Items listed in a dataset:
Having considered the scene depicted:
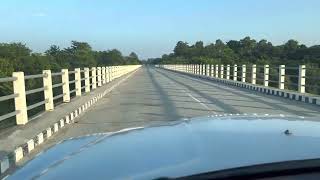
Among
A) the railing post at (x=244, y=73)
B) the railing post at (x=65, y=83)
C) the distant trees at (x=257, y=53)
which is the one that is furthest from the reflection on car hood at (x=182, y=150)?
the distant trees at (x=257, y=53)

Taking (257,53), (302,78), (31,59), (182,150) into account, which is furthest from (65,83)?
(257,53)

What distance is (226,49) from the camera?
137m

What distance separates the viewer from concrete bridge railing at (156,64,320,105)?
21.5 metres

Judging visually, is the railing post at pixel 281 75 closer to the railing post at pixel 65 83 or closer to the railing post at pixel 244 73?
the railing post at pixel 244 73

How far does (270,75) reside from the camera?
29.2m

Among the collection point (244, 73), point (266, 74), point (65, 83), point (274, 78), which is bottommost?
point (274, 78)

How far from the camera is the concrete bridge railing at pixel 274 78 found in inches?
845

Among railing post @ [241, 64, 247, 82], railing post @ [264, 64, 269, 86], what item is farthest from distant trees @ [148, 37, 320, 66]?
railing post @ [264, 64, 269, 86]

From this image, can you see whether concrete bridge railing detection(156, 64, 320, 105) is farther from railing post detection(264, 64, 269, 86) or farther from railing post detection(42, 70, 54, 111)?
railing post detection(42, 70, 54, 111)

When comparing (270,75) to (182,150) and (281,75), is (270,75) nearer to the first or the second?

Written instruction: Rewrite all the entries with "camera" substituted by "observer" and everything else unchanged. Leave the pictures out.

Expected answer:
Having considered the scene depicted:
Among
A) the railing post at (x=244, y=73)
B) the railing post at (x=65, y=83)
C) the distant trees at (x=257, y=53)
which is the one that is furthest from the reflection on car hood at (x=182, y=150)?
the distant trees at (x=257, y=53)

Taking (257,53), (302,78), (31,59), (182,150) into account, which is furthest from (65,83)?
(257,53)

What distance is (226,49) from the observer?
137m

What distance separates the viewer from concrete bridge railing at (156,64,320,105)?
21.5 metres

Judging visually, is the railing post at pixel 281 75 closer to the railing post at pixel 65 83 or closer to the railing post at pixel 244 73?
the railing post at pixel 244 73

How far does (270,75) reside from the observer?
29.2m

Among the collection point (244, 73), point (266, 74), point (65, 83), point (274, 78), which is bottommost?
point (274, 78)

How far from the observer is the concrete bridge railing at pixel 274 78 found in inches?
845

Among railing post @ [241, 64, 247, 82], railing post @ [264, 64, 269, 86], what item is farthest from distant trees @ [148, 37, 320, 66]?
railing post @ [264, 64, 269, 86]

From this image, can you see whether concrete bridge railing detection(156, 64, 320, 105) is farther from railing post detection(264, 64, 269, 86) or farther from railing post detection(42, 70, 54, 111)?
railing post detection(42, 70, 54, 111)

When comparing (270,75) to (182,150) and (281,75), is (270,75) nearer to the first or the second?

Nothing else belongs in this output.